EXTRACTED TEXT:
========

From right: Le Quoc Doanh, former Vice Minister of Agriculture and Rural Development of Vietnam and Fred Unger, former regional representative for ILRI Asia co-chair the 3rd coordination of CGIAR in Vietnam in 2021 (photo credit: ILRI/Chi Nguyen).

Building institutions across borders

Beyond Viet Nam, he played a key role in strengthening ILRI’s presence across Southeast Asia. From early work in Thailand with the Ministry of Public Health and Chiang Mai University, to partnerships in Indonesia, Cambodia, and Lao PDR, he helped seed EcoHealth and One Health resource centers—some of which continue today as self-funded national institutions.

“The most important lesson I learned,” he reflected, “is to be clear from the beginning—about expectations, roles, and what we want to build together.”

Perhaps his most enduring legacy is human capital. Over the years, more than 60 young researchers, veterinarians, and government officers were trained through ILRI-led projects, many of whom now hold senior positions in ministries, universities, and research institutes.

A farewell, but not a goodbye

As Unger steps down from his regional leadership role, partners across Southeast Asia describe him not only as a scientist, but as a bridge-builder between disciplines, institutions, and research and real-world action.

The awards from Viet Nam in 2024 and Lao PDR in 2025 formally recognize a career built on partnership and service. For many colleagues and partners, however, his impact is seen more simply in safer food, stronger systems, and a new generation of professionals carrying One Health forward.

========

SUPPLIED INFORMATION:

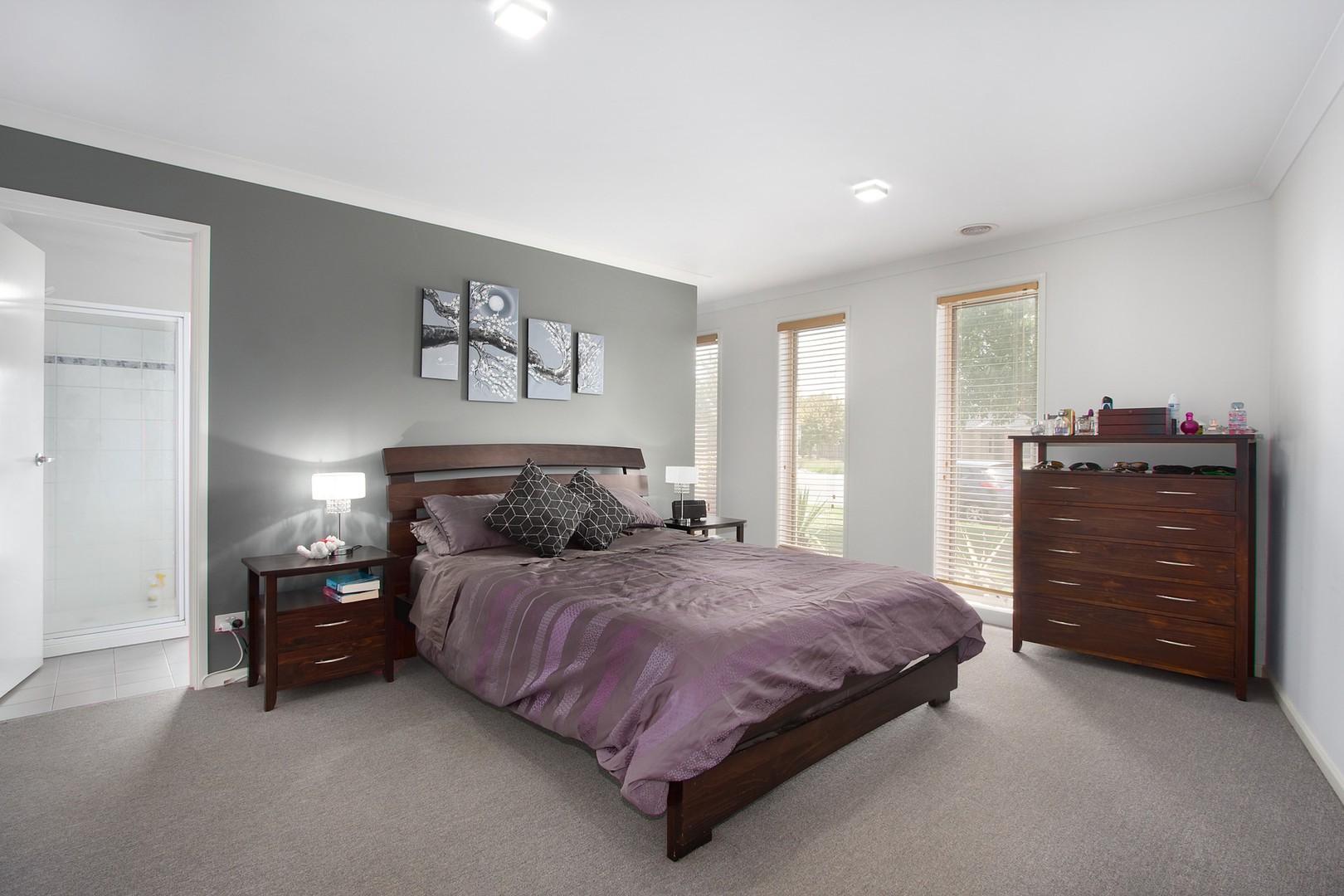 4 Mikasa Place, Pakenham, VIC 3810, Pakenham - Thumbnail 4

========

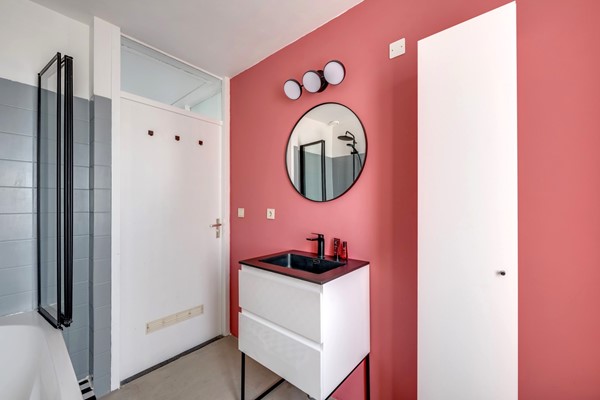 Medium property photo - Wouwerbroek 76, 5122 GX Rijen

========

Can you pull out, word for word, the passage of the Fred Unger article starting at "Beyond Viet Nam, he" and ending at "self-funded national institutions."?

Beyond Viet Nam, he played a key role in strengthening ILRI’s presence across Southeast Asia. From early work in Thailand with the Ministry of Public Health and Chiang Mai University, to partnerships in Indonesia, Cambodia, and Lao PDR, he helped seed EcoHealth and One Health resource centers—some of which continue today as self-funded national institutions.